(Data items)
◆ ◆ ◆ ◆
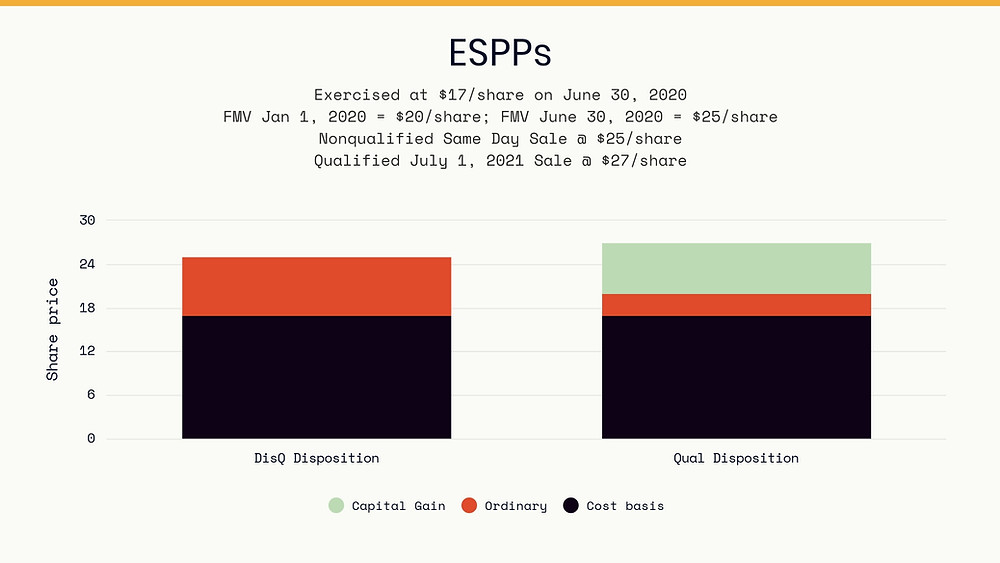 ESPPs

Exercised at \$17/share on June 30, 2020
FMV Jan 1, 2020 = \$20/share; FMV June 30, 2020 = \$25/share
Nonqualified Same Day Sale @ \$25/share
Qualified July 1, 2021 Sale @ \$27/share

Share price

30
24
18
12
6
0

DisQ Disposition
Qual Disposition

Capital Gain
Ordinary
Cost basis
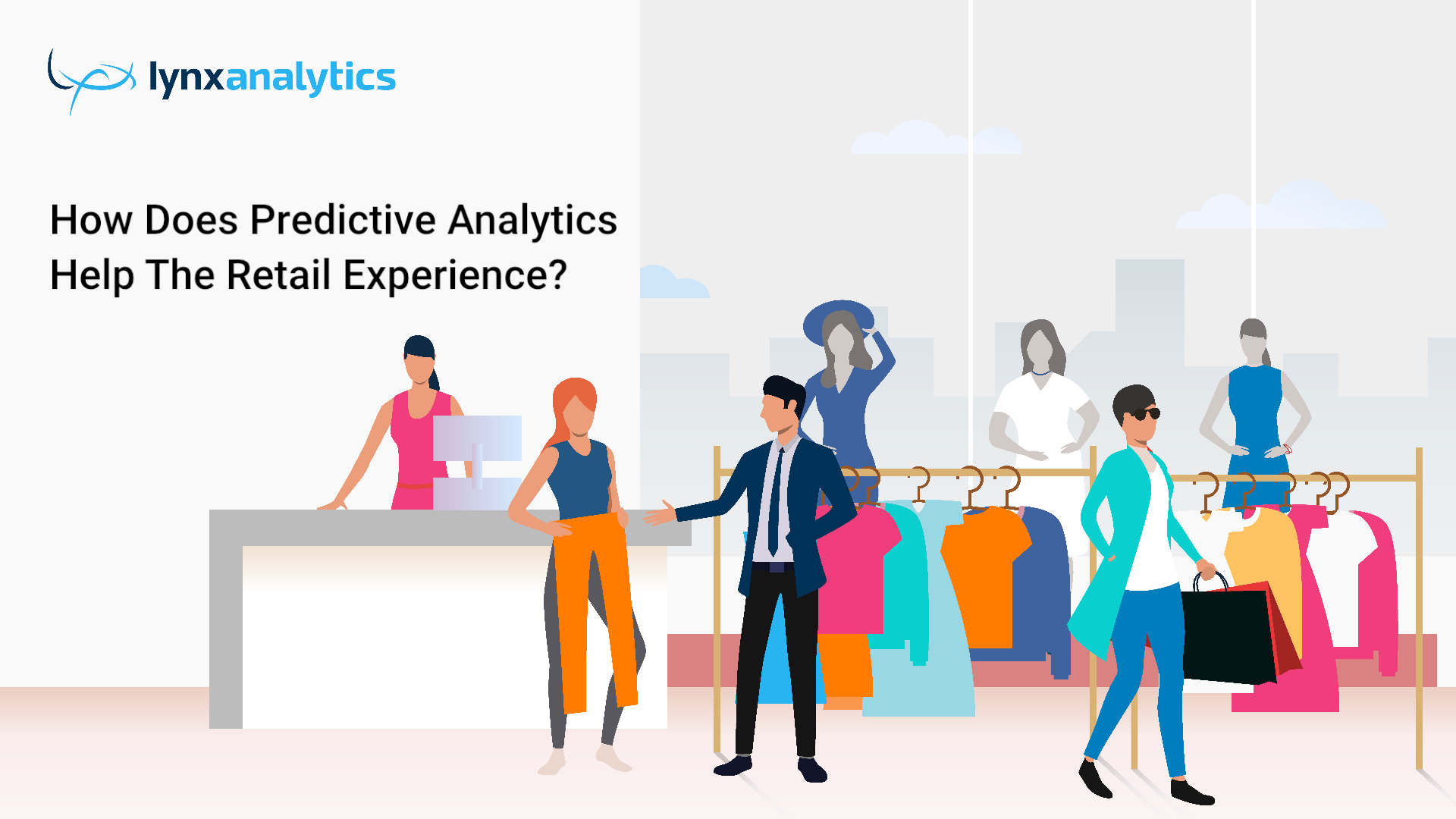 lynxanalytics

How Does Predictive Analytics Help The Retail Experience?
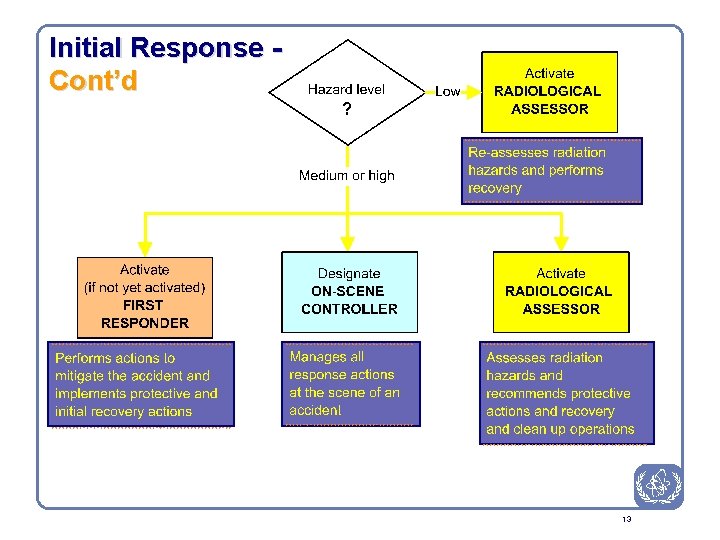 Initial Response - Cont'd

Hazard level ?

Low

Activate RADIOLOGICAL ASSESSOR

Re-assesses radiation hazards and performs recovery

Medium or high

Activate (if not yet activated) FIRST RESPONDER

Performs actions to mitigate the accident and implements protective and initial recovery actions

Designate ON-SCENE CONTROLLER

Manages all response actions at the scene of an accident

Activate RADIOLOGICAL ASSESSOR

Assesses radiation hazards and recommends protective actions and recovery and clean up operations

13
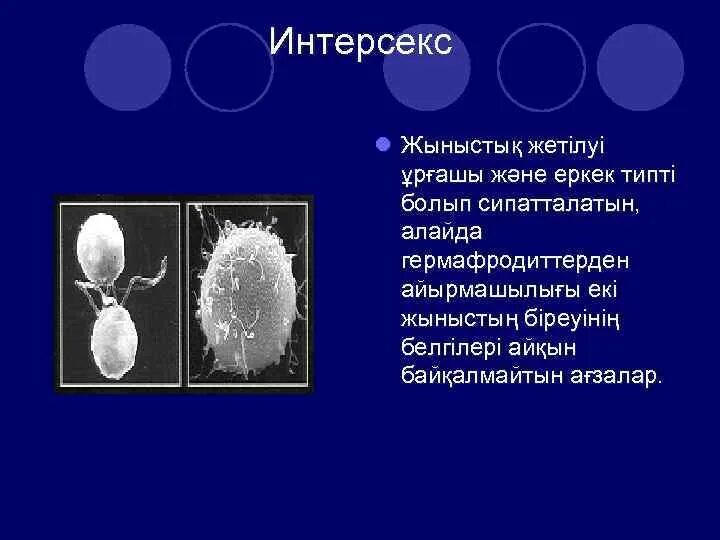 Интерсекс

Жыныстық жетілуі ұрғашы және еркек типті болып сипатталатын, алайда гермафродиттерден айырмашылығы екі жыныстың біреуінің белгілері айқын байқалмайтын ағзалар.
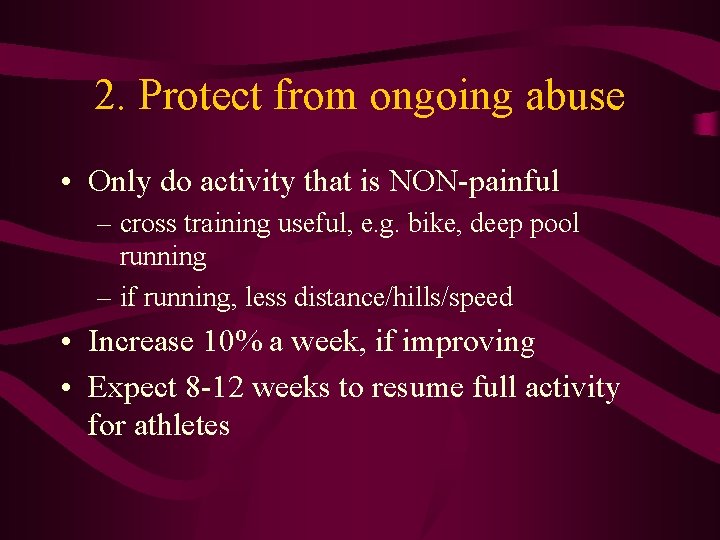 2. Protect from ongoing abuse

• Only do activity that is NON-painful
– cross training useful, e.g. bike, deep pool running
– if running, less distance/hills/speed
• Increase 10% a week, if improving
• Expect 8-12 weeks to resume full activity for athletes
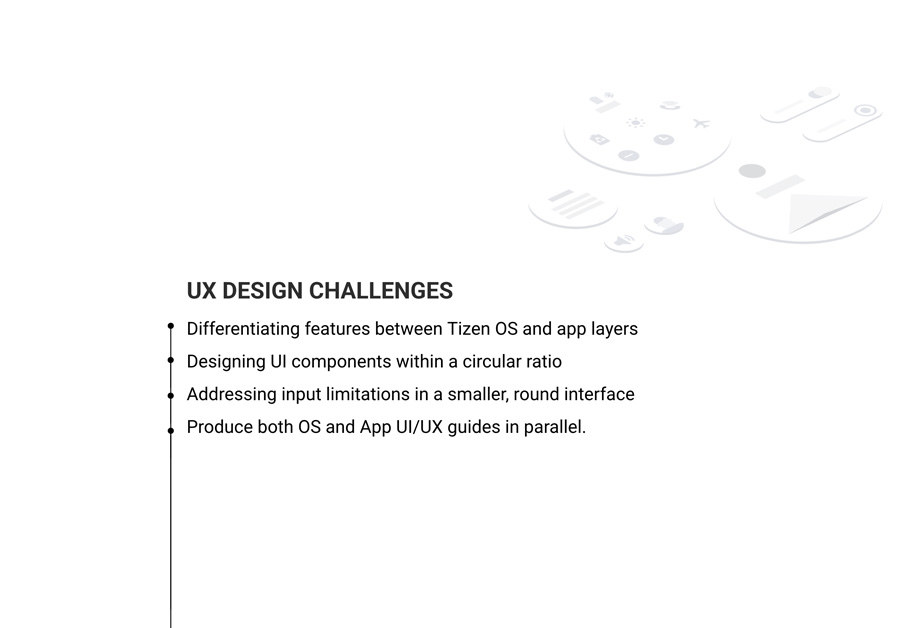 UX DESIGN CHALLENGES

Differentiating features between Tizen OS and app layers

Designing UI components within a circular ratio

Addressing input limitations in a smaller, round interface

Produce both OS and App UI/UX guides in parallel.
◆ ◆ ◆ ◆
> **WORK ORDER**
Set down a word-for-word copy of the records, dropping any picture.

> **ANSWER AREA**
 ESPPs

Exercised at \$17/share on June 30, 2020
FMV Jan 1, 2020 = \$20/share; FMV June 30, 2020 = \$25/share
Nonqualified Same Day Sale @ \$25/share
Qualified July 1, 2021 Sale @ \$27/share

Share price

30
24
18
12
6
0

DisQ Disposition
Qual Disposition

Capital Gain
Ordinary
Cost basis
 lynxanalytics

How Does Predictive Analytics Help The Retail Experience?
 Initial Response - Cont'd

Hazard level ?

Low

Activate RADIOLOGICAL ASSESSOR

Re-assesses radiation hazards and performs recovery

Medium or high

Activate (if not yet activated) FIRST RESPONDER

Performs actions to mitigate the accident and implements protective and initial recovery actions

Designate ON-SCENE CONTROLLER

Manages all response actions at the scene of an accident

Activate RADIOLOGICAL ASSESSOR

Assesses radiation hazards and recommends protective actions and recovery and clean up operations

13
 Интерсекс

Жыныстық жетілуі ұрғашы және еркек типті болып сипатталатын, алайда гермафродиттерден айырмашылығы екі жыныстың біреуінің белгілері айқын байқалмайтын ағзалар.
 2. Protect from ongoing abuse

• Only do activity that is NON-painful
– cross training useful, e.g. bike, deep pool running
– if running, less distance/hills/speed
• Increase 10% a week, if improving
• Expect 8-12 weeks to resume full activity for athletes
 UX DESIGN CHALLENGES

Differentiating features between Tizen OS and app layers

Designing UI components within a circular ratio

Addressing input limitations in a smaller, round interface

Produce both OS and App UI/UX guides in parallel.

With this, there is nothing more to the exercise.